Double Trouble: The Two U.S. Olympic Hockey Teams of 1948
By Ethan Trex
Have you been watching the Olympic ice hockey tournament and cheering for the American team? Be thankful you haven't been forced to choose which U.S. team to root for. American fans faced just such a conundrum at the 1948 Winter Olympics in St. Moritz, Switzerland, when two hockey squads showed up for the games and claimed to be the official American squad. Here's a look at how that happened.
It would be great if the story hinged on some heated rivalry between the two American teams, but the real problem actually stemmed from the sort of horrendous foresight that was fairly common at early Olympics. (A lot of the pre-1950 games were like field day at your grade school, only with worse planning.)
In 1947, the International Ice Hockey Federation decided that the Amateur Athletic Union should no longer be the governing body for ice hockey in the United States and replaced it with the American Hockey Association. It may sound like a trivial detail, but this decision really rankled longtime American Olympic Committee chief Avery Brundage. Brundage was renowned for being a curmudgeonly champion of amateurism, and he vehemently opposed the AHA, which allowed commercial sponsorships and pro players.

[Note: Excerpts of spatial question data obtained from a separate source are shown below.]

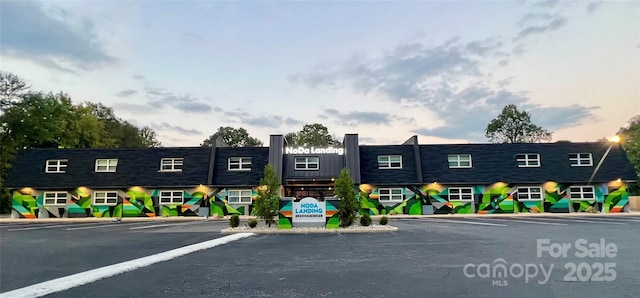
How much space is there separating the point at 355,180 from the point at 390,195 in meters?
3.27

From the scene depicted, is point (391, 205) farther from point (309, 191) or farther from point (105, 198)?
point (105, 198)

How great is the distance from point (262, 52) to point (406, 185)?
1658 centimetres

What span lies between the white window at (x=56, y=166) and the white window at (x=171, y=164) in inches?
334

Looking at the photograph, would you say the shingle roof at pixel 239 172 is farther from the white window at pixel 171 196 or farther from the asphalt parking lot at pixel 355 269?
the asphalt parking lot at pixel 355 269

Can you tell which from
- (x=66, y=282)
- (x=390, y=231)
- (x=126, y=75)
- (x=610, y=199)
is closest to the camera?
(x=66, y=282)

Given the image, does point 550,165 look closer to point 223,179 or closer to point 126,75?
point 223,179

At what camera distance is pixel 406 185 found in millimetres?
32312

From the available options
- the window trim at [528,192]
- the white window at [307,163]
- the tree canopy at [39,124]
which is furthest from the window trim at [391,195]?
the tree canopy at [39,124]

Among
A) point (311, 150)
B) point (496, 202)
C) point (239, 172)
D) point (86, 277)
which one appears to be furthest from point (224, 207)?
point (86, 277)

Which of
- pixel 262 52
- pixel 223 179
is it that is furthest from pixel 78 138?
pixel 262 52

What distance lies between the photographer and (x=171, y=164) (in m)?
33.7

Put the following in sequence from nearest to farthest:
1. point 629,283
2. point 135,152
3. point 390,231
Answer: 1. point 629,283
2. point 390,231
3. point 135,152

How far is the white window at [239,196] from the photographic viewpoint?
106 ft

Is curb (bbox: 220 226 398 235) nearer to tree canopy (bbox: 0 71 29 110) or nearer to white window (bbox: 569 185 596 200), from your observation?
white window (bbox: 569 185 596 200)
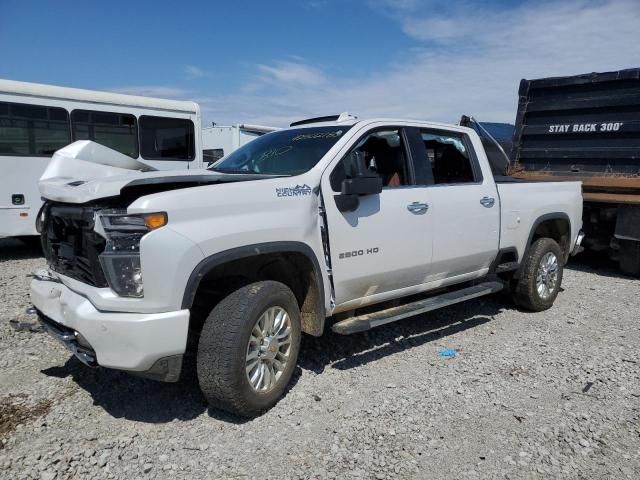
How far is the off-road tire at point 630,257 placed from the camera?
7672 millimetres

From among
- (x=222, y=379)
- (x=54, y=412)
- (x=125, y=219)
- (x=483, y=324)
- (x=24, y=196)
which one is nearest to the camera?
(x=125, y=219)

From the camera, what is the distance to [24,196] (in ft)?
28.6

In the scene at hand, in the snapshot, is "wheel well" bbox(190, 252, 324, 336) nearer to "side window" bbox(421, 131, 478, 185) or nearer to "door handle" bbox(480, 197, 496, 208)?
"side window" bbox(421, 131, 478, 185)

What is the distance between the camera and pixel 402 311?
4.26m

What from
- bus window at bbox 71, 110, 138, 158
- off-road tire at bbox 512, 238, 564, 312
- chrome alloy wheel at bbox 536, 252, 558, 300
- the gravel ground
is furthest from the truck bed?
bus window at bbox 71, 110, 138, 158

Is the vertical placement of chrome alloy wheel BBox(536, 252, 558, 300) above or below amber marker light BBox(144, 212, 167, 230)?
below

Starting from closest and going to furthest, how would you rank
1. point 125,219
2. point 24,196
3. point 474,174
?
1. point 125,219
2. point 474,174
3. point 24,196

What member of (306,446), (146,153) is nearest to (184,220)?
(306,446)

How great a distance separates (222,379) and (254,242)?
33.5 inches

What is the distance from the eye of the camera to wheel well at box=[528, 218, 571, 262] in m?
6.04

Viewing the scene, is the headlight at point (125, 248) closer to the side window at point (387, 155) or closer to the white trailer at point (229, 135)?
the side window at point (387, 155)

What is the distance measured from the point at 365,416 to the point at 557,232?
156 inches

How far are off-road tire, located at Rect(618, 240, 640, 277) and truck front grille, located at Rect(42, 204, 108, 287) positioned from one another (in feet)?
24.7

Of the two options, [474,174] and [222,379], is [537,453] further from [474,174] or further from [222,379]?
[474,174]
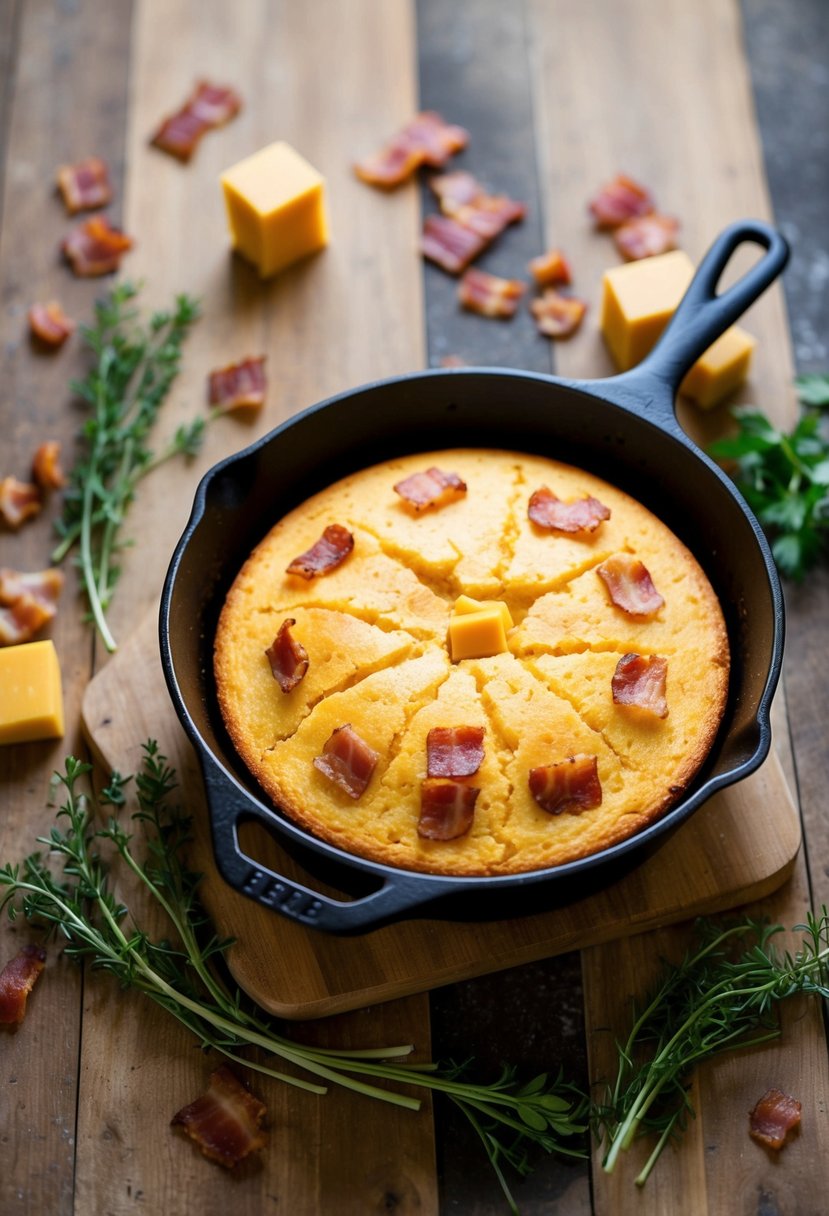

It quickly became apparent that Brundage wasn't going to take kindly to an AHA-assembled team playing in the Olympics. However, given the way the Olympic hockey system was organized at the time, these two groups with diametrically opposed philosophies would have to agree on who should represent the U.S.
Despite Brundage's irritation, the AHA went ahead and put together a U.S. Olympic team composed of professional players.
Since the International Ice Hockey Federation—the same body that put the AHA in charge of American hockey—was in charge of approving the participating teams in the hockey tournament, everything seemed to be okay.
Not so fast, though. While the AHA team may have had the hockey world's approval, Brundage and the American Olympic Committee had to approve all of the American participants in the games. Brundage refused to approve the AHA's pro team and had the AAU assemble its own all-amateur team to compete for the red, white, and blue.
In retrospect, someone probably should have realized this system was shaky at best, and at this point, things got pretty awkward. Two "official" American teams showed up in St. Moritz ready to play: one amateur squad approved by the Olympic Committee, and one pro team that had the thumbs-up from the governing body of American hockey. Obviously, the Americans couldn't put two teams in the tournament, so tensions between the squads' respective backers started to flare.
If you think you're confused reading this, think about how flummoxed the International Olympic Committee was. As the opening ceremony approached, the IOC decided to simply bar both of the American teams from the tournament. This decision enraged the International Ice Hockey Federation, though, and it looked like the IIHF might just nix the entire tournament to boycott the IOC's choice.
Cooler heads eventually prevailed. The Swiss organizing committee didn't want to see the hockey tournament get cancelled over this squabble, so it agreed to let the professional AHA team play in the tournament. As a consolation prize, the amateur AAU team would get to march in the opening ceremony. This compromise didn't please the IOC, which washed its hands of the whole mess by severing its ties with the tournament.
When the AHA's American team took the ice, they played like professionals in a tournament full of amateurs. They thumped Poland 23-4 before thrashing Italy 31-1. However, Team USA had a tougher time with the stronger teams and fell to Switzerland and Czechoslovakia in addition to weathering a 12-3 beating from the Canadians. Although the Americans led the tournament in scoring with 86 goals, their 5-3 record was only good enough for fourth place. The Canadian and Czech teams both finished 7-0-1 in the round-robin tournament, but the Canadians took the gold on the strength of a stronger goal differential.
The IOC eventually came back around, too. It agree to let the pro AHA team represent the U.S. as long as the team couldn't win a medal or appear in the tournament's official standings. That's why if you look at the 1948 Winter Olympics ice hockey standings in a record book, the U.S. team is usually listed as a footnote just below the Italian powerhouse that gave up 156 goals en route to an 0-8 record.